> **Problem description**
Find each line in the listing below that contains the string "from" and copy those lines out. Treat uppercase and lowercase letters as different.

::::

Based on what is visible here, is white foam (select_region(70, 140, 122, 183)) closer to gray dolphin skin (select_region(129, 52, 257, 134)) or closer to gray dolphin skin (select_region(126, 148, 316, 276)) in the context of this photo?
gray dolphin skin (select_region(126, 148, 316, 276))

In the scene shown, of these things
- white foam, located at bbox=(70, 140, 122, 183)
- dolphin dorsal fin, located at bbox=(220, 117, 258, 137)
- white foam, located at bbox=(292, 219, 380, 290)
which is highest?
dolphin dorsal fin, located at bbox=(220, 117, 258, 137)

::::

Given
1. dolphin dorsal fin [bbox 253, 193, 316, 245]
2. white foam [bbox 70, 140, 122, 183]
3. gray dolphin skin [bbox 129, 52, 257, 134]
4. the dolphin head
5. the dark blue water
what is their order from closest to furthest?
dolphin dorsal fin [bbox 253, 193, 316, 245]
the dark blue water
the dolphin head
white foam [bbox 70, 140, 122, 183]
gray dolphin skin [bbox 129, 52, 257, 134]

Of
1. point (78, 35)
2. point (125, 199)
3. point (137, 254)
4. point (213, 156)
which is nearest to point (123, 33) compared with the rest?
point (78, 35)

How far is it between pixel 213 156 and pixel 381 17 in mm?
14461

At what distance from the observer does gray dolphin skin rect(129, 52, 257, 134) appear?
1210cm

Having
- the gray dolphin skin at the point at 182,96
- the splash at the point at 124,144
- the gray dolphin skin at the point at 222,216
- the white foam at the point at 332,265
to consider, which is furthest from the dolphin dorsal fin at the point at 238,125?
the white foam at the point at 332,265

::::

> **Exercise solution**
what is their order from closest to furthest?
At what distance from the observer does gray dolphin skin rect(129, 52, 257, 134) appear?
to consider, which is furthest from the dolphin dorsal fin at the point at 238,125?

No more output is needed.